*Task directions*
Copy out all the entries exactly.

━━━ Exercise input

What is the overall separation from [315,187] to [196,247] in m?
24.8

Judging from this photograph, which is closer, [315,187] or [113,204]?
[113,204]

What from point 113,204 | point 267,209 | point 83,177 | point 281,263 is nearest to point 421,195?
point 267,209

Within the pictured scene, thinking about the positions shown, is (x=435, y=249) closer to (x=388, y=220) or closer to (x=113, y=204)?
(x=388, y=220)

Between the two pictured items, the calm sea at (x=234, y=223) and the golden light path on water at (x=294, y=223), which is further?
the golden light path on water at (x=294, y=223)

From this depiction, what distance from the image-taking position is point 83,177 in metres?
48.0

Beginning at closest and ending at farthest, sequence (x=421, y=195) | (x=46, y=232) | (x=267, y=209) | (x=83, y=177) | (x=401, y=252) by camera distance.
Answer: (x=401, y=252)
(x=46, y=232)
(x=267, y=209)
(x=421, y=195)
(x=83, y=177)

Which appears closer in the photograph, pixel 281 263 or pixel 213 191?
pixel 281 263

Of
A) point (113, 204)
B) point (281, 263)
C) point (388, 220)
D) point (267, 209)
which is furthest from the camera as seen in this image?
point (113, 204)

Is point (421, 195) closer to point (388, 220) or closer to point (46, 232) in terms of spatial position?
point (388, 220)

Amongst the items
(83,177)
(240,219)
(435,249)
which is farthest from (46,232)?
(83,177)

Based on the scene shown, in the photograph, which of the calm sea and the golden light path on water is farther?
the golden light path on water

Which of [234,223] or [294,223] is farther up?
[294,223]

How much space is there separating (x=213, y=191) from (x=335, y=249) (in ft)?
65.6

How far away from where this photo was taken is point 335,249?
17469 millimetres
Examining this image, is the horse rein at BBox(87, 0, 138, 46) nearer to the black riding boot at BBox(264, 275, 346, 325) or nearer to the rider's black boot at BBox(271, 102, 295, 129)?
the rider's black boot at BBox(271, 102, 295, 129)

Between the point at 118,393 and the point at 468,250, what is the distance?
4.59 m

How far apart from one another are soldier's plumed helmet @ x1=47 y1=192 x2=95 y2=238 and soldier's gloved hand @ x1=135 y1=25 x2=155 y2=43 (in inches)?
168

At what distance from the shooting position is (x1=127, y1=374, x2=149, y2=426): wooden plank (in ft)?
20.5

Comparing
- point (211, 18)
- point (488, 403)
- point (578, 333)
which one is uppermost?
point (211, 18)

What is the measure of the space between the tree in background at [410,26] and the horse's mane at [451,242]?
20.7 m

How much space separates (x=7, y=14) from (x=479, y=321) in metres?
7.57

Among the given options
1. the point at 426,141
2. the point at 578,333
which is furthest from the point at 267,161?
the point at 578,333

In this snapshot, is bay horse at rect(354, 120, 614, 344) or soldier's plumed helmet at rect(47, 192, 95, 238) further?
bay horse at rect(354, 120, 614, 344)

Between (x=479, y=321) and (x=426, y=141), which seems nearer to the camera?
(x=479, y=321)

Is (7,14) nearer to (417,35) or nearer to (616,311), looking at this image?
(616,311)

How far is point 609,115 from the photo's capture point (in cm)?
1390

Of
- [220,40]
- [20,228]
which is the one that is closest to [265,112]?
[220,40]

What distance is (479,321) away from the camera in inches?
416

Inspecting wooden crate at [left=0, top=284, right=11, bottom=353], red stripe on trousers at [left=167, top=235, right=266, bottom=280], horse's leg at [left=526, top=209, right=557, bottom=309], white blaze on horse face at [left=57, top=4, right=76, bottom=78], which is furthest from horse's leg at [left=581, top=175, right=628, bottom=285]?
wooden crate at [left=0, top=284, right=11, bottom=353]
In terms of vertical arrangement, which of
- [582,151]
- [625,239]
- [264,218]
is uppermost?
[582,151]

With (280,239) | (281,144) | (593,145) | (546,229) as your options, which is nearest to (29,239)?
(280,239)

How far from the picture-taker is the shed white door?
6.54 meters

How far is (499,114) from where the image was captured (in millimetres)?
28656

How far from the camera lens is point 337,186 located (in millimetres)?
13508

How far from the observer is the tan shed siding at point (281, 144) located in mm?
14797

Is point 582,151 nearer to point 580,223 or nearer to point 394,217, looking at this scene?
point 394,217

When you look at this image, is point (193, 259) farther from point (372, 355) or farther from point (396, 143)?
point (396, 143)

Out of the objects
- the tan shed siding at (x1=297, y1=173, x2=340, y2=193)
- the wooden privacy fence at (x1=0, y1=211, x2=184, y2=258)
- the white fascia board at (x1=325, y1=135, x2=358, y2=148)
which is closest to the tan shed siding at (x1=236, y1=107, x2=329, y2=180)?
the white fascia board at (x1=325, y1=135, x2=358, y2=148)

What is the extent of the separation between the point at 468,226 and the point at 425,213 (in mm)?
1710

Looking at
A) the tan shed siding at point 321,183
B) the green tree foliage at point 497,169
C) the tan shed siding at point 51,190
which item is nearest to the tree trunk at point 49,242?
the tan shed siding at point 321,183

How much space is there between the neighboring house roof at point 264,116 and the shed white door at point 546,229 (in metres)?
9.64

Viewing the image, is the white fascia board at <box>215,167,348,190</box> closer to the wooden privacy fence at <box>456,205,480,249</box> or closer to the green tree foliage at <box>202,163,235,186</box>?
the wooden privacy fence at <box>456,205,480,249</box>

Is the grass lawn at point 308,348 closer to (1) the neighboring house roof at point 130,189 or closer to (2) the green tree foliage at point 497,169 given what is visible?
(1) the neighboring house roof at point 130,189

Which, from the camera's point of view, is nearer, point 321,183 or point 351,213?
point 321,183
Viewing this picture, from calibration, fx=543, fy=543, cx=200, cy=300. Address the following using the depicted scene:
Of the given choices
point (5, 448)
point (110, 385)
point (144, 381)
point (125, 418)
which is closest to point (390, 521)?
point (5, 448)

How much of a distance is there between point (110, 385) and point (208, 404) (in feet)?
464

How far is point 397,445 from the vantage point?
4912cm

━━━━━━

*Answer for this exercise*
What is the overall separation from [315,187] to [196,247] in m?
24.8

Judging from this photograph, which is closer, [315,187] or [113,204]?
[113,204]

What from point 113,204 | point 267,209 | point 83,177 | point 281,263 is nearest to point 421,195?
point 267,209

Within the pictured scene, thinking about the positions shown, is (x=435, y=249) closer to (x=388, y=220) or closer to (x=113, y=204)?
(x=388, y=220)

Between the two pictured items, the calm sea at (x=234, y=223) and the golden light path on water at (x=294, y=223), which is further?
the golden light path on water at (x=294, y=223)

From this depiction, what distance from the image-taking position is point 83,177 in metres?
48.0

Beginning at closest and ending at farthest, sequence (x=421, y=195) | (x=46, y=232) | (x=267, y=209) | (x=83, y=177) | (x=401, y=252) by camera distance.
Answer: (x=401, y=252)
(x=46, y=232)
(x=267, y=209)
(x=421, y=195)
(x=83, y=177)

Which appears closer in the photograph, pixel 281 263 or pixel 213 191?
pixel 281 263

Of
A) point (113, 204)
B) point (281, 263)
C) point (388, 220)
D) point (267, 209)
which is furthest from the camera as seen in this image?
point (113, 204)

Is point (421, 195) closer to point (388, 220) or closer to point (46, 232) in terms of spatial position?
point (388, 220)

Amongst the items
(83,177)
(240,219)
(435,249)
which is farthest from (46,232)?
(83,177)

Based on the scene shown, in the photograph, which of the calm sea and the golden light path on water is farther?
the golden light path on water

Which of [234,223] or [294,223] is farther up?
[294,223]

How much space is there separating (x=213, y=191) from (x=335, y=249) (in ft)?
65.6

How far away from where this photo was taken is point 335,249?
17469 millimetres
Examining this image, is the horse rein at BBox(87, 0, 138, 46) nearer to the black riding boot at BBox(264, 275, 346, 325) or nearer to the rider's black boot at BBox(271, 102, 295, 129)?
the rider's black boot at BBox(271, 102, 295, 129)

Between the point at 118,393 and the point at 468,250, what is the distance?
4.59 m

How far apart from one another are soldier's plumed helmet @ x1=47 y1=192 x2=95 y2=238 and soldier's gloved hand @ x1=135 y1=25 x2=155 y2=43 (in inches)?
168

At what distance from the shooting position is (x1=127, y1=374, x2=149, y2=426): wooden plank (in ft)?
20.5

Comparing
- point (211, 18)
- point (488, 403)
- point (578, 333)
which one is uppermost?
point (211, 18)

What is the measure of the space between the tree in background at [410,26] and the horse's mane at [451,242]?
20.7 m

How much space separates (x=7, y=14) from (x=479, y=321) in metres?
7.57

Among the given options
1. the point at 426,141
2. the point at 578,333
which is furthest from the point at 267,161?
the point at 578,333

In this snapshot, is bay horse at rect(354, 120, 614, 344) or soldier's plumed helmet at rect(47, 192, 95, 238) further?
bay horse at rect(354, 120, 614, 344)

Between (x=479, y=321) and (x=426, y=141), which seems nearer to the camera?
(x=479, y=321)

Is (7,14) nearer to (417,35) or nearer to (616,311), looking at this image?
(616,311)

How far is point 609,115 from the photo's capture point (in cm)?
1390

Of
- [220,40]
- [20,228]
which is the one that is closest to [265,112]?
[220,40]

What distance is (479,321) away from the camera in inches?
416

Inspecting wooden crate at [left=0, top=284, right=11, bottom=353], red stripe on trousers at [left=167, top=235, right=266, bottom=280], horse's leg at [left=526, top=209, right=557, bottom=309], white blaze on horse face at [left=57, top=4, right=76, bottom=78], which is furthest from horse's leg at [left=581, top=175, right=628, bottom=285]?
wooden crate at [left=0, top=284, right=11, bottom=353]
In terms of vertical arrangement, which of
- [582,151]
- [625,239]
- [264,218]
is uppermost?
[582,151]

With (280,239) | (281,144) | (593,145) | (546,229) as your options, which is nearest to (29,239)?
(280,239)

How far from the picture-taker is the shed white door?
6.54 meters

How far is (499,114) from where the image was captured (in millimetres)?
28656

How far from the camera lens is point 337,186 located (in millimetres)?
13508

How far from the observer is the tan shed siding at point (281, 144) located in mm?
14797

Is point 582,151 nearer to point 580,223 or nearer to point 394,217, looking at this scene?
point 394,217

When you look at this image, is point (193, 259) farther from point (372, 355) or farther from point (396, 143)?
point (396, 143)

Out of the objects
- the tan shed siding at (x1=297, y1=173, x2=340, y2=193)
- the wooden privacy fence at (x1=0, y1=211, x2=184, y2=258)
- the white fascia board at (x1=325, y1=135, x2=358, y2=148)
which is closest to the tan shed siding at (x1=236, y1=107, x2=329, y2=180)?
the white fascia board at (x1=325, y1=135, x2=358, y2=148)

What is the extent of the separation between the point at 468,226 and the point at 425,213 (in mm)?
1710

Looking at
A) the tan shed siding at point 321,183
B) the green tree foliage at point 497,169
C) the tan shed siding at point 51,190
which item is nearest to the tree trunk at point 49,242?
the tan shed siding at point 321,183

How much space is there between the neighboring house roof at point 264,116 and the shed white door at point 546,229 (in metres)?
9.64

Viewing the image, is the white fascia board at <box>215,167,348,190</box> closer to the wooden privacy fence at <box>456,205,480,249</box> or closer to the green tree foliage at <box>202,163,235,186</box>?
the wooden privacy fence at <box>456,205,480,249</box>

Is the grass lawn at point 308,348 closer to (1) the neighboring house roof at point 130,189 or closer to (2) the green tree foliage at point 497,169 given what is visible?
(1) the neighboring house roof at point 130,189

Which, from the camera's point of view, is nearer, point 321,183 or point 351,213?
point 321,183
Viewing this picture, from calibration, fx=543, fy=543, cx=200, cy=300. Address the following using the depicted scene:
Of the given choices
point (5, 448)
point (110, 385)
point (144, 381)
point (125, 418)
which is closest to point (390, 521)?
point (5, 448)

How much of a distance is there between point (110, 385) and point (208, 404) (in feet)?
464

How far is point 397,445 from the vantage point?
4912cm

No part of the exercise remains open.